As the new Council begins their work on the 2019 municipal budget, prioritizing a focus on constraining costs while finding the means to invest responsibly within the community, was the theme of the Timmins Chamber of Commerce budget presentation, produced in consultation with its membership.

These objectives were outlined during a Council presentation made by Chamber President Nancy Mageau and First Vice-President Val Venneri on Feb. 5 as a way of advocating for the needs of the business community during the 2019 municipal budget process.

Mageau explained that the rising costs faced by local businesses makes it imperative for Council to pursue a more judicious use of taxpayer dollars.

“Every budget presents opportunities to delay or defer projects whose timing may be less optimal for the current financial climate.

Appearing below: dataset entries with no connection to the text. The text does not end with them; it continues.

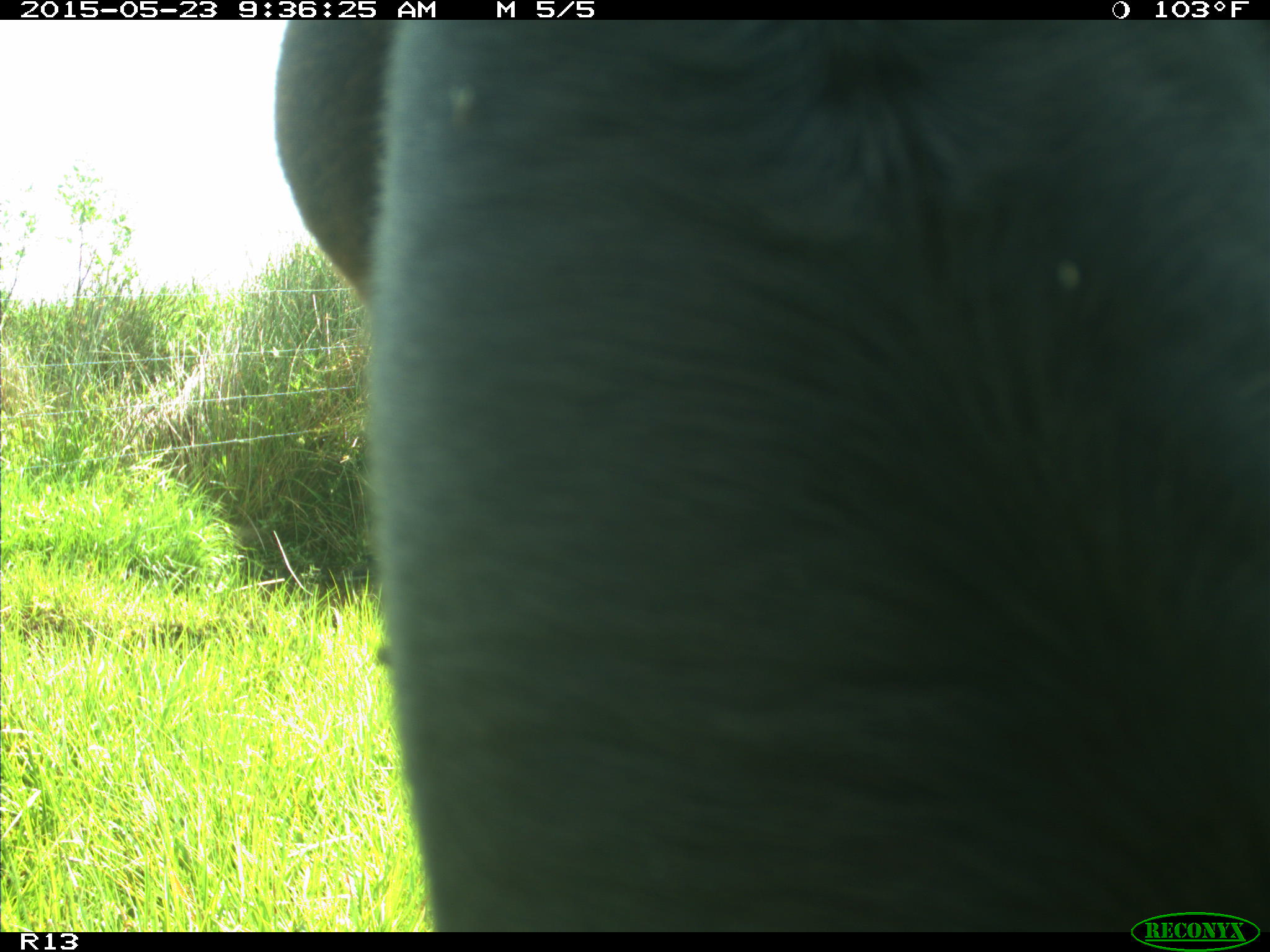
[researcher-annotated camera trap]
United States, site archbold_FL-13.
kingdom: Animalia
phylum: Chordata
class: Mammalia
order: Artiodactyla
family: Bovidae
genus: Bos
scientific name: Bos taurus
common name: domestic cow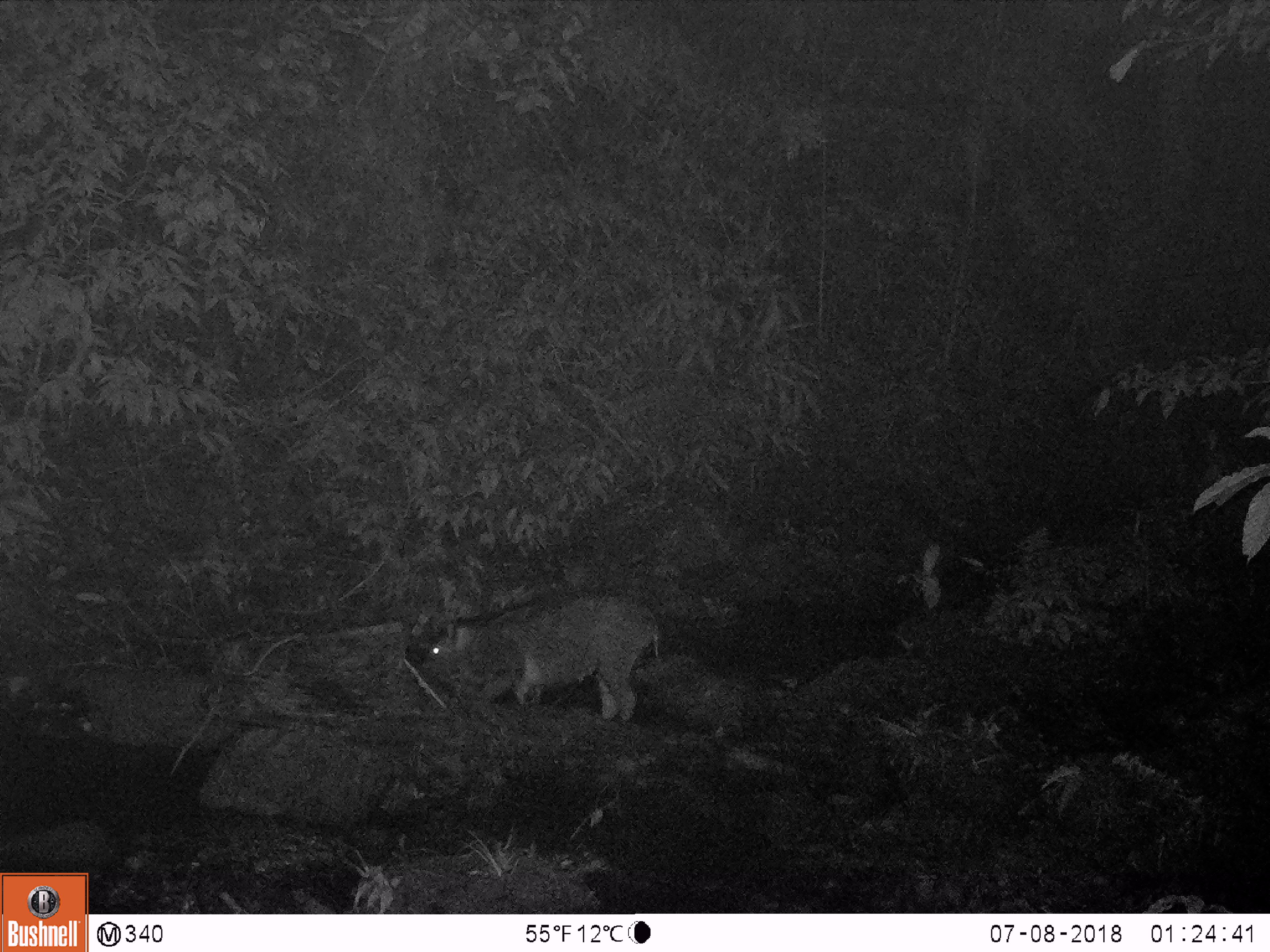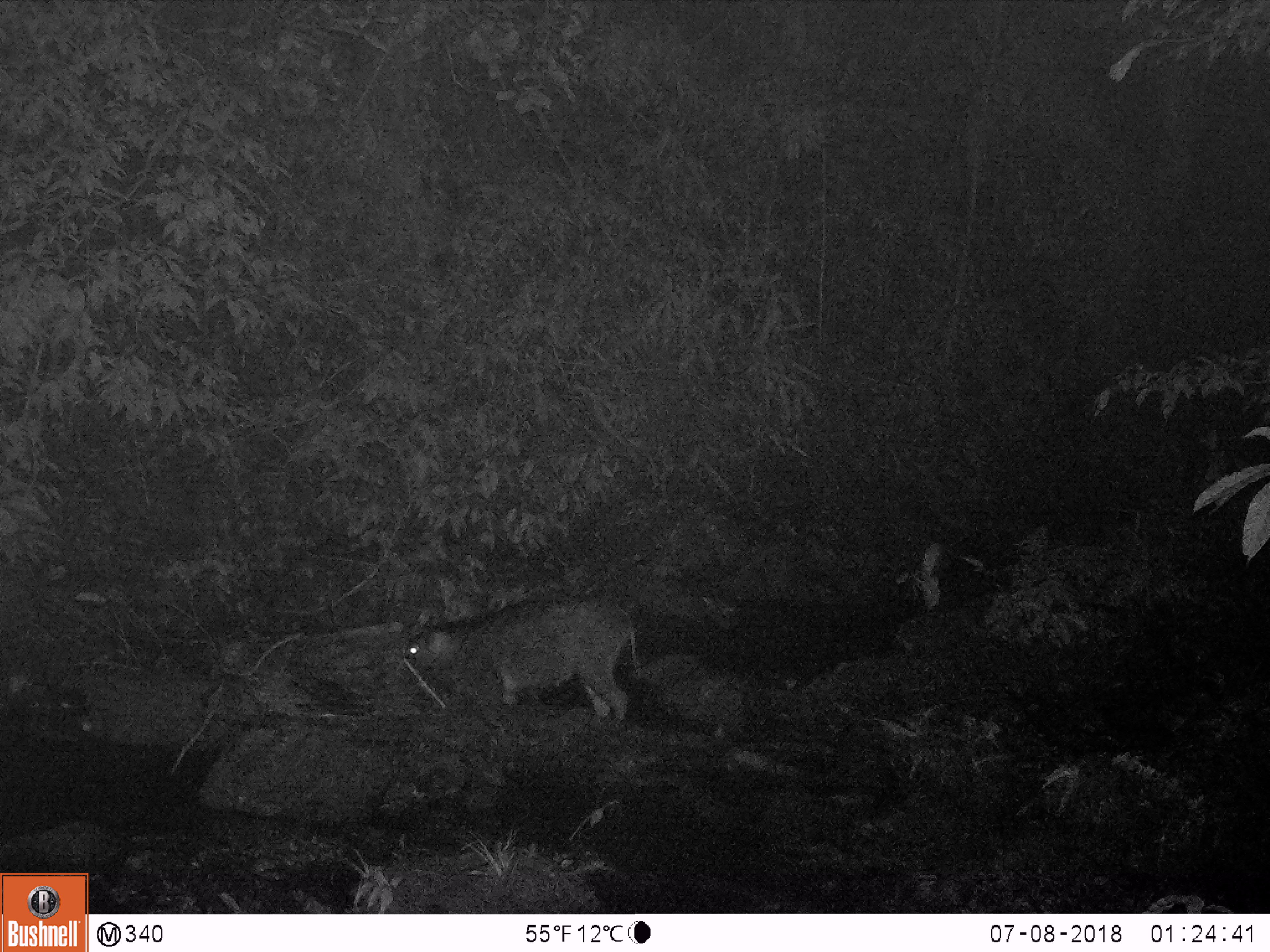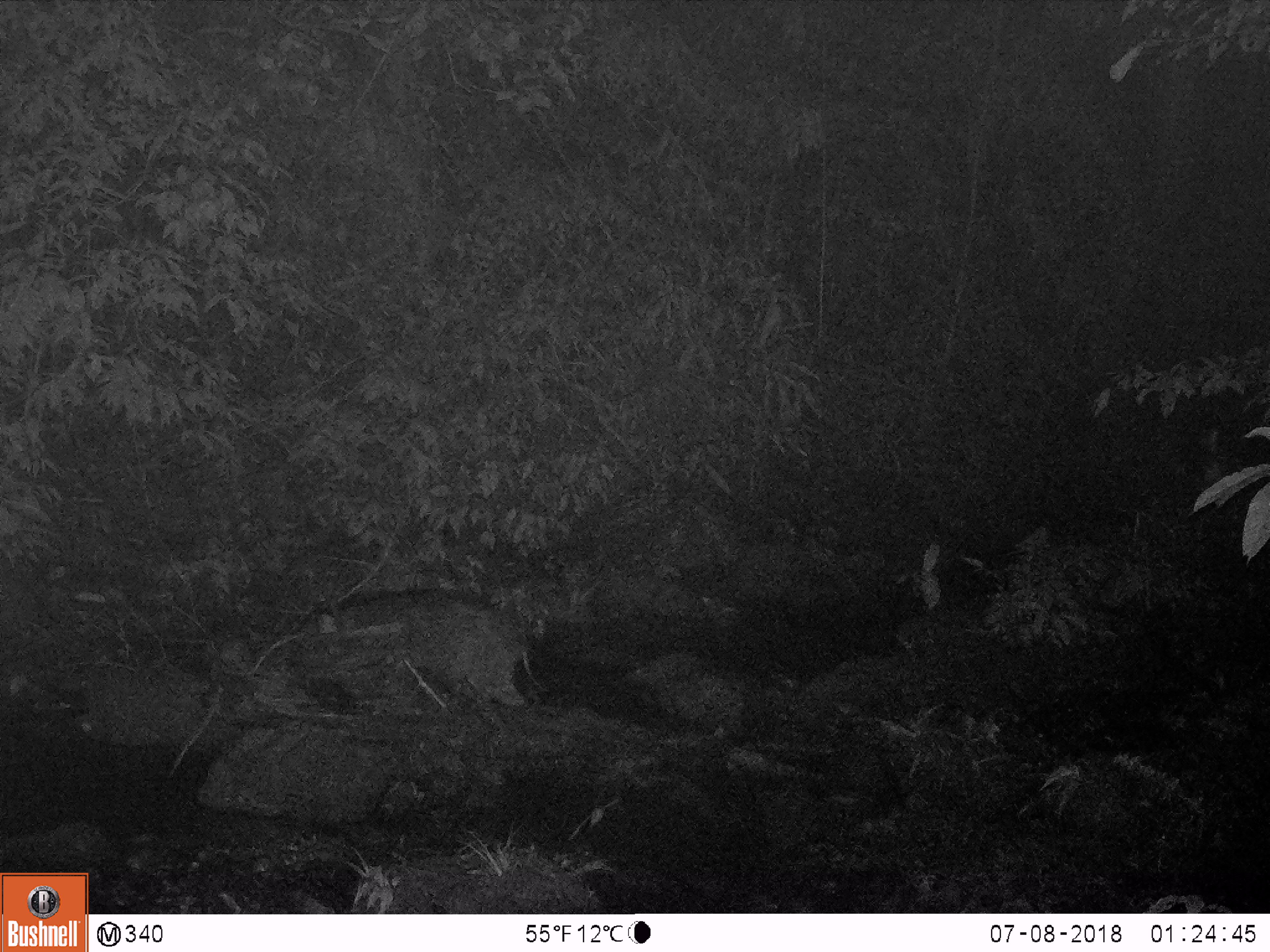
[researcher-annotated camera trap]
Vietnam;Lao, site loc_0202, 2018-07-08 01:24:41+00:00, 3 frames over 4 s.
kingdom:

Identifying such projects within these municipal budget discussions — alongside inter-departmental synergies and attrition — could assist Council in achieving these specific goals,” said Mageau.

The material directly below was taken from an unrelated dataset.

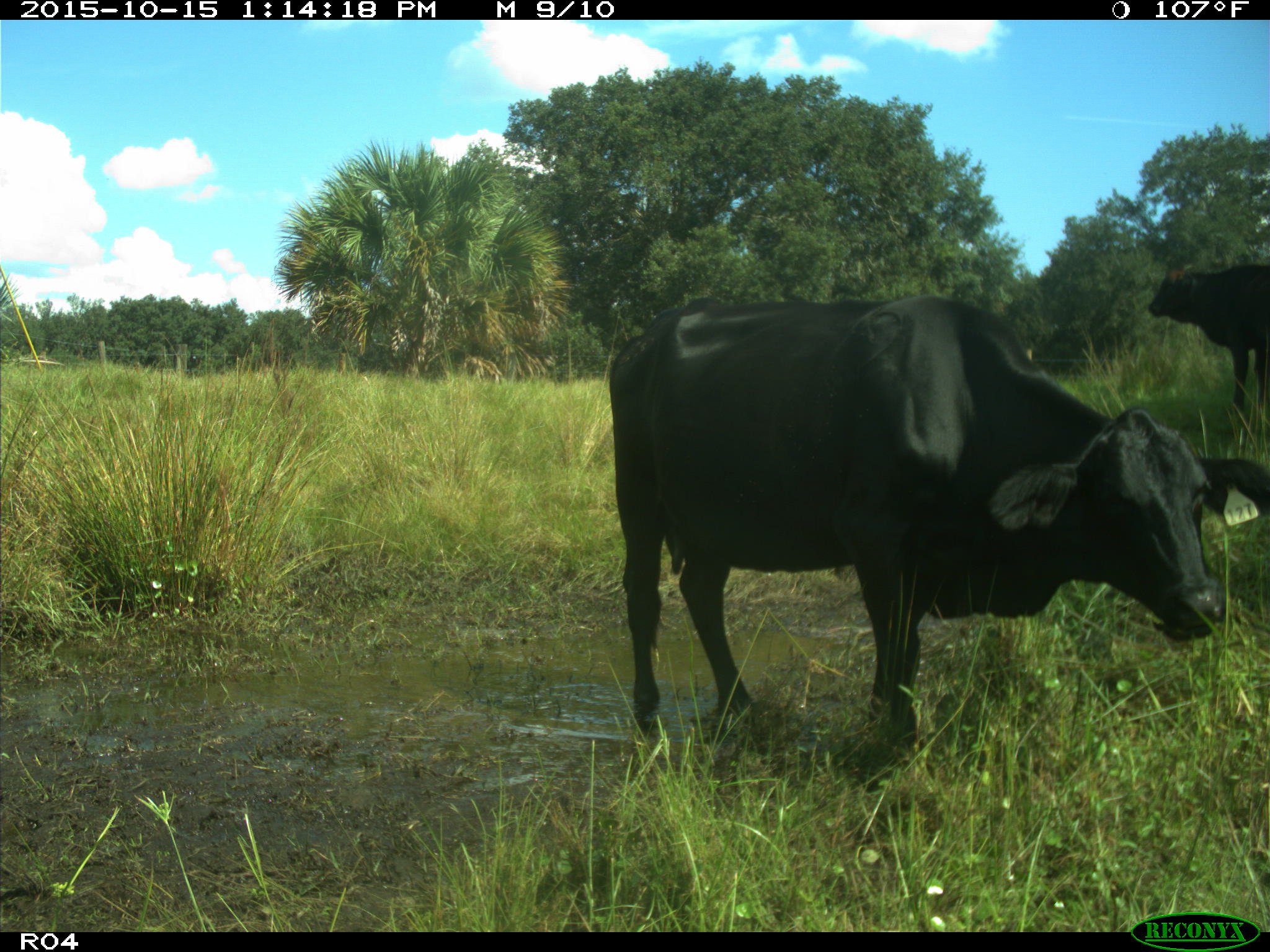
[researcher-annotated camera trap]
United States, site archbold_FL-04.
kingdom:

Striving for greater cost reductions within the city may also provide an opportunity to alleviate some of the fiscal pressures seen on other investment projects throughout the year, said Mageau. Appropriate and responsible investment in a community is crucial for growth, and it is with this approach that the Chamber continues to advocate for continued spending on economic diversification, business attraction, and other measures that contribute to the development and expansion of our tax base.

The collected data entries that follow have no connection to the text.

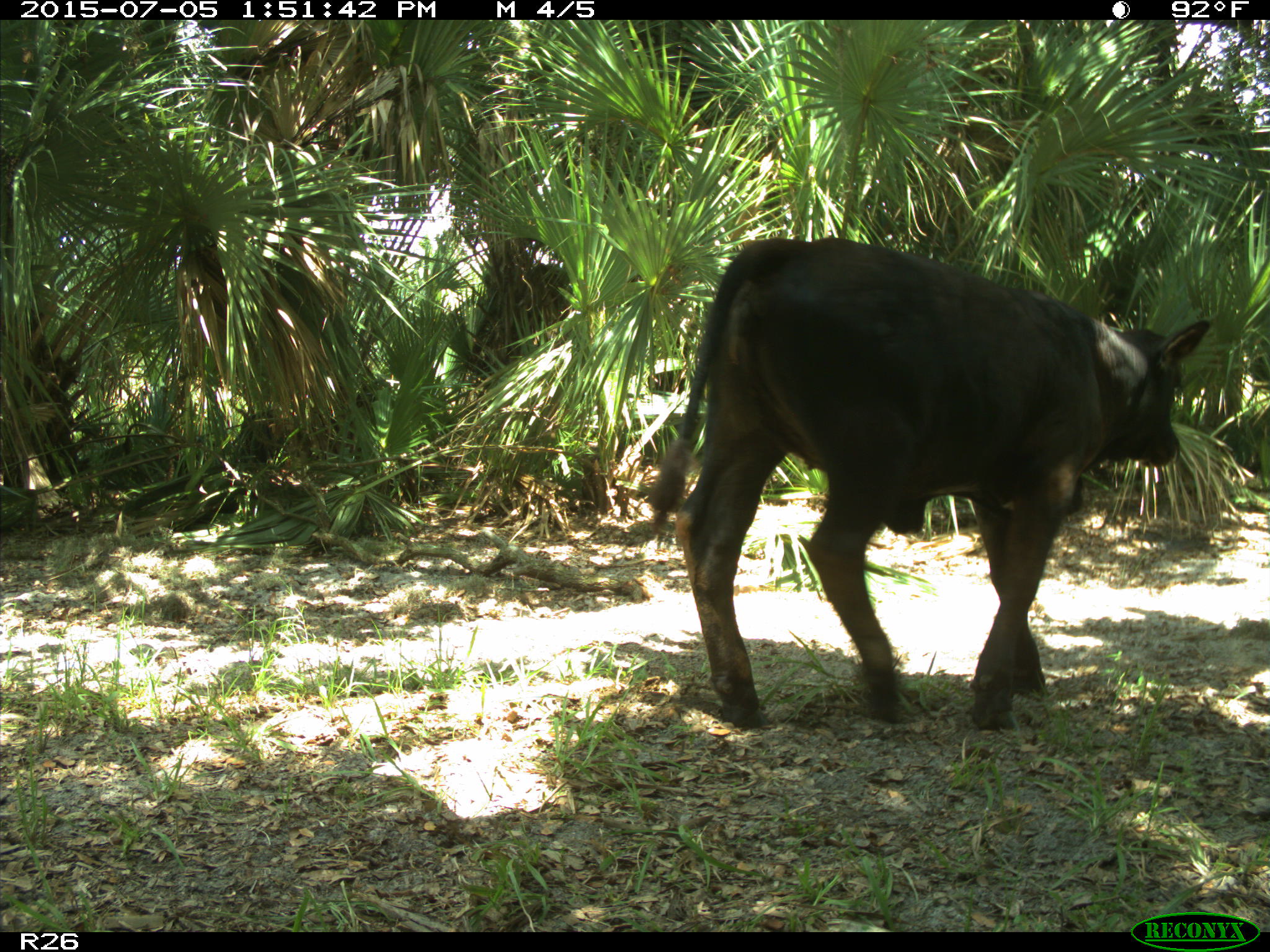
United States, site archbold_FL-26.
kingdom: Animalia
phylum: Chordata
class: Mammalia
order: Artiodactyla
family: Bovidae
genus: Bos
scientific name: Bos taurus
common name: domestic cow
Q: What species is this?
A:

With the Municipal Accommodation Tax being a focus point among its members in the hospitality industry, the Chamber encouraged the city to consider capping the tax levy at 4 percent. Moreover, it was suggested that businesses having to pay into the tax be able to participate in the oversight and distribution of the tourism-focused portion of revenues.

“Tourism continues to be an important driver of economic activity in Timmins and our recommended changes to the Municipal Accommodation Tax will ensure that our hospitality industry remains competitive for our region,” added Mageau.

Additionally, investment in key municipal infrastructure — roads in particular — is also crucial. Given the considerable constraints facing Timmins and all municipalities on this file, the Chamber continues to support long-term planning for core infrastructure, and the development of corresponding financial strategies to ensure that deferred work does not grow to unmanageable levels, said Mageau.

“We certainly sympathize with the municipality’s struggle to manage the burden of infrastructure spending, given that the province continues to shift that burden regardless of the capacity to bear it. It is for that reason that we have aggressively and successfully advocated for greater funding solutions within our own provincial network.”

Concluding remarks highlighted the Chamber’s #finditINtimmins initiative which not only encourages consumers to find goods and services within the community, but also serves to emphasize the importance of voting with your dollar.

“By supporting businesses within our community, they in turn can support a variety of charitable causes, community programs and events. Whether you are a business, a consumer or an organization that has received support from the business community, I encourage everyone to participate in this campaign by actively using the hashtag Find it in Timmins,” concluded Mageau.

Every year, the Chamber’s presentation to council is assembled through an extensive process of consultation, with member input being provided through a wide variety of venues. This includes surveys, roundtable discussions, and the Chamber’s Municipal Affairs Committee. The presentation represents the majority view as expressed by members throughout that consultation process.